Eating disorders dangerous, hidden problem
March 8, 2009
Though some try to hide it and disguise the truth, it’s no secret that eating disorders can damage lives and relationships.
“There are no statistics on eating disorders among Washburn students because no one wants to admit to having that problem,” said April Stos, psychology major.
While the mental health services and the psychology department can refer individuals seeking help to a trained professional, Washburn does not have a trained specialist on campus to treat eating disorders.
In late February, the psychology department set up an eating disorder booth with surveys for students to fill out.
“The 20 people who stopped by and did so were asked a series of questions and then given a particular score at the end of it,” said Stos.
The two most common types of eating disorders are anorexia nervosa and bulimia nervosa. Anorexia nervosa is characterized by a refusal to maintain a minimally normal body weight, whereas bulimia nervosa is characterized by repeated episodes of binge eating, followed by compensatory behaviors such as self-induced vomiting, misuse of laxatives, diuretics or other medications, as well as excessive exercising.

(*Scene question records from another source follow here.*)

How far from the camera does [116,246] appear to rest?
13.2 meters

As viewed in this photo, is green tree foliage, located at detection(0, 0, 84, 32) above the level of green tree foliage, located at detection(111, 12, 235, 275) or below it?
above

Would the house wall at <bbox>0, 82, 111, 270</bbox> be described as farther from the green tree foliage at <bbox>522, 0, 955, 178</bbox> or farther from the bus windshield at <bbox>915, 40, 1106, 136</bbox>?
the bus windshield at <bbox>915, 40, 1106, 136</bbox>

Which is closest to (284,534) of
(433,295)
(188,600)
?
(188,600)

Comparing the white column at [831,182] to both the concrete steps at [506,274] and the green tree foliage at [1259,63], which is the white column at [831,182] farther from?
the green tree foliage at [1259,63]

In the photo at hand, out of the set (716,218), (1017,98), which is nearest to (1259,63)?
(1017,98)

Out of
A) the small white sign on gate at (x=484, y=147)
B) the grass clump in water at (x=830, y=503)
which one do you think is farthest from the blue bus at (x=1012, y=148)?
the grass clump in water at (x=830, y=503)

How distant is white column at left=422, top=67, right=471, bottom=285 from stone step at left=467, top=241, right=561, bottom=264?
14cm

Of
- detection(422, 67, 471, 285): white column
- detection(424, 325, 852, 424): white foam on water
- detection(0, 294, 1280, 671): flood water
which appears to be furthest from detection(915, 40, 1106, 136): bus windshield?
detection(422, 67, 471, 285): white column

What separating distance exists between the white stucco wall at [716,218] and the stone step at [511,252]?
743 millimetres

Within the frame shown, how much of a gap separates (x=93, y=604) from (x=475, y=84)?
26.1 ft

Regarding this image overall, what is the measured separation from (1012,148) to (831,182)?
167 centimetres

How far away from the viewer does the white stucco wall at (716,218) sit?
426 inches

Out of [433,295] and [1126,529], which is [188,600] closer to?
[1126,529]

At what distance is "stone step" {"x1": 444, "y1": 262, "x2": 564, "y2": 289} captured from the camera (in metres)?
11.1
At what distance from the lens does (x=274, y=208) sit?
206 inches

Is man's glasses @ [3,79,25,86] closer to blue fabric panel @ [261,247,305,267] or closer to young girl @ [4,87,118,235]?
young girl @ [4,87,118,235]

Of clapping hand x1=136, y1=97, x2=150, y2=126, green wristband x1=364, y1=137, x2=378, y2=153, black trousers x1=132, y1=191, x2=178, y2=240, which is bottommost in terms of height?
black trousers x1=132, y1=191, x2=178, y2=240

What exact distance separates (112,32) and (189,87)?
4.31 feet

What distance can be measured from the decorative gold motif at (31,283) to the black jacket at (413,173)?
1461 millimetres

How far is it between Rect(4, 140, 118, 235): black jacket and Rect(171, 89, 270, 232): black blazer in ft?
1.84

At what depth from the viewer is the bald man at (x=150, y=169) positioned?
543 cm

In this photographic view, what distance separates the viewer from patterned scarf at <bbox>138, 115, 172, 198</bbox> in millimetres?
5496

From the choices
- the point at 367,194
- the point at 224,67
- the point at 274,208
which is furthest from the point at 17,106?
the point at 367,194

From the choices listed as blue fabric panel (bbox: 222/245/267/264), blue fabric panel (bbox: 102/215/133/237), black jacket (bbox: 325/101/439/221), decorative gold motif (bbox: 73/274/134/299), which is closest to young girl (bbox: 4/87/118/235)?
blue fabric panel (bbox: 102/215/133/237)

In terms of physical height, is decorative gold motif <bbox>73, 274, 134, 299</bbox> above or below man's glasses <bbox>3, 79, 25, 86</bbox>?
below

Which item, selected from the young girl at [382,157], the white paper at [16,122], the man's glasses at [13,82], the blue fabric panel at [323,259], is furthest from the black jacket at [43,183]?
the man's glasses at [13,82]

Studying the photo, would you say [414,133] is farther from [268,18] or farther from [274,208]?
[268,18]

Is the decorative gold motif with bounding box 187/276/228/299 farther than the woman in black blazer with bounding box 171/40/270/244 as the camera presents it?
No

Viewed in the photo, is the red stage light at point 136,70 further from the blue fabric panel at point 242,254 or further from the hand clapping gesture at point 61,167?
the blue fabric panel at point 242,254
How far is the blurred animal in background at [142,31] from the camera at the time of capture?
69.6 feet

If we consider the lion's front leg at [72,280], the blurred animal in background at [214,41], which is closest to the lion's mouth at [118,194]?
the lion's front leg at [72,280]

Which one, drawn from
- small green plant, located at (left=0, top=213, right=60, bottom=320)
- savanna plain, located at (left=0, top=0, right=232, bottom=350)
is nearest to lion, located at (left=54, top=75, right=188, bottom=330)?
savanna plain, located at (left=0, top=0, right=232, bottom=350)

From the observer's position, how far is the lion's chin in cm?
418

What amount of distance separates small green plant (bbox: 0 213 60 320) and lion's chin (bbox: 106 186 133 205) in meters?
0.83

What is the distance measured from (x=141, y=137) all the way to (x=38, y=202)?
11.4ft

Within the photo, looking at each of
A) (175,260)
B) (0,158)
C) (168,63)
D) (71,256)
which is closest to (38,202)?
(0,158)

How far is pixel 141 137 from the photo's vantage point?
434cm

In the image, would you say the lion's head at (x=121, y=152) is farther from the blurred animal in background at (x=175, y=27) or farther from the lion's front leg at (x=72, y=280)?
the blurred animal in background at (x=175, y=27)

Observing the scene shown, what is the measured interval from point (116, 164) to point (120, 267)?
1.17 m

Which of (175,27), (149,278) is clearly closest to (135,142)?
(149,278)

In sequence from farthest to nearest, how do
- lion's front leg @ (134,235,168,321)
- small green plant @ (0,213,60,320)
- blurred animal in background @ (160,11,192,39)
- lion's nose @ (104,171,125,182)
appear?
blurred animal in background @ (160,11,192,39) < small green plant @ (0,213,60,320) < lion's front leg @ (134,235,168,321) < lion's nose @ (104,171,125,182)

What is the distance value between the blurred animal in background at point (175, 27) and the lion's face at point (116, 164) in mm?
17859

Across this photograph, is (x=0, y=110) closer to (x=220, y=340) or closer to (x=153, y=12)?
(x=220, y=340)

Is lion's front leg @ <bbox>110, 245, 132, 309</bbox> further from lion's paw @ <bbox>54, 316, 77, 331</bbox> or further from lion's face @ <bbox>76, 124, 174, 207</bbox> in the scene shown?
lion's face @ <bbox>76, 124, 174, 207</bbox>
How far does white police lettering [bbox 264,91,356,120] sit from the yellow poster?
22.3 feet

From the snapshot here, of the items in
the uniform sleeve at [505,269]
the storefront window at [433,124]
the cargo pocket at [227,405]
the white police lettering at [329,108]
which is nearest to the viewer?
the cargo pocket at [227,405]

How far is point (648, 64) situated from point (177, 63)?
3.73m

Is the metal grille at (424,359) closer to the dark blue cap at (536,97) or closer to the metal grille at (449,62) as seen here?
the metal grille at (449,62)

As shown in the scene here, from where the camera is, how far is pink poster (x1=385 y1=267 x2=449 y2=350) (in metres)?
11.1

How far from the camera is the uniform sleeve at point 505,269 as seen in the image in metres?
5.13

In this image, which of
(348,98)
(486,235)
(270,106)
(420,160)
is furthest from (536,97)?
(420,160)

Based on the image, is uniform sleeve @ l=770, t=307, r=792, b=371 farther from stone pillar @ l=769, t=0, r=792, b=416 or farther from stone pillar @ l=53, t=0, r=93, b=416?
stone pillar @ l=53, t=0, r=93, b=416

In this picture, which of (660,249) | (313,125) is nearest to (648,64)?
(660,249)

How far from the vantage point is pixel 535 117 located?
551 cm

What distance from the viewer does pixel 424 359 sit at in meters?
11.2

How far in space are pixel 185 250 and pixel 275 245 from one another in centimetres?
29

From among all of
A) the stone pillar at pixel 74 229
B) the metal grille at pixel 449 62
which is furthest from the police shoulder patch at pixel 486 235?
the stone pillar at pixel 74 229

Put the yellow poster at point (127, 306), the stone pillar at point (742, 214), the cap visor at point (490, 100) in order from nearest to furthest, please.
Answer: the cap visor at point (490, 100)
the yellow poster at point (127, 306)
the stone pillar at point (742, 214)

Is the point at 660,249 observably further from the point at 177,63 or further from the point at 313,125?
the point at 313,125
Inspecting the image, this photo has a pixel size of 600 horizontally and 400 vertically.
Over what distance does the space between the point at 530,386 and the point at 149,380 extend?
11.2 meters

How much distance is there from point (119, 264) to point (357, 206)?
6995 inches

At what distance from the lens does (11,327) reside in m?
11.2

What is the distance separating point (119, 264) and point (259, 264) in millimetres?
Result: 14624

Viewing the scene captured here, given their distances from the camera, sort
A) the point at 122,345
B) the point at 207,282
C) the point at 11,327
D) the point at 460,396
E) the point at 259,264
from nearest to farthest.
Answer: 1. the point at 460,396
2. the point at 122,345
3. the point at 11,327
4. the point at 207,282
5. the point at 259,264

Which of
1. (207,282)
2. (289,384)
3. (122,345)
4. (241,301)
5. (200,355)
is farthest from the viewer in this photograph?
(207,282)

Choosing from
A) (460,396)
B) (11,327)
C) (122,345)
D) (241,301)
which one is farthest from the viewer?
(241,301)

There are several ways to tell if a person might have an eating disorder. These include a change in weight, lots of secrecy, such as wearing baggy clothing to hide his or her body, reluctance to eat in public, a consistent practice of visiting the restroom after meals and mental fatigue. In extreme cases, the body sprouts a downy layer of hair to provide insulation in the absence of fat.
People with these eating disorders, 90 percent of whom are female, get to this point for several reasons.
“Preteens to early 20s are at high risk for developing anorexia,” said Dave Provorse, chair of the psychology department.” Some of them buy into the media’s obsession with thinness, but then there are also a high number who engage in this behavior because other problems are at the root of this eating disorder.”
He added that the majority of these people are high achieving, driven, self-disciplined individuals who feel outside pressure to perform or be perfect. The only part of their life they can truly control is the food they choose to consume.
At the national level, overeating is considered a more severe issue, but by psychological standards, it is not considered an eating disorder.
“For every one person diagnosed with an eating disorder, there are 100 people overweight,” said Provorse.
While a majority of sufferers are female, males are not exempt. In fact, the psychiatric profession has been trying to legitimize a new disorder called male body dismorphic disorder. This occurs when a man spends a majority of his time participating in excessive exercising activities.
Whether the individual is male or female; anorexic, bulimic, or dismorphic, the situation is not hopeless. Provorse recommends that friends and family first should not be reluctant to bring up the topic with a person.
“When talking to someone who may possibly have an eating disorder, it is important to not be confrontational,” said Provorse. “Taking an ‘I’m worried about you’ [approach] is the best way to proceed.”
The next step is to encourage an individual to contact a licensed therapist or physician, who can fully understand his or her psychological disorder. In worst-case scenarios, family members or friends should contact a professional themselves.
Treatment is often very specialized and intense.
“We need to remind ourselves that this is a serious, life-threatening issue,” said Provorse, “If someone is good at it, they will die.”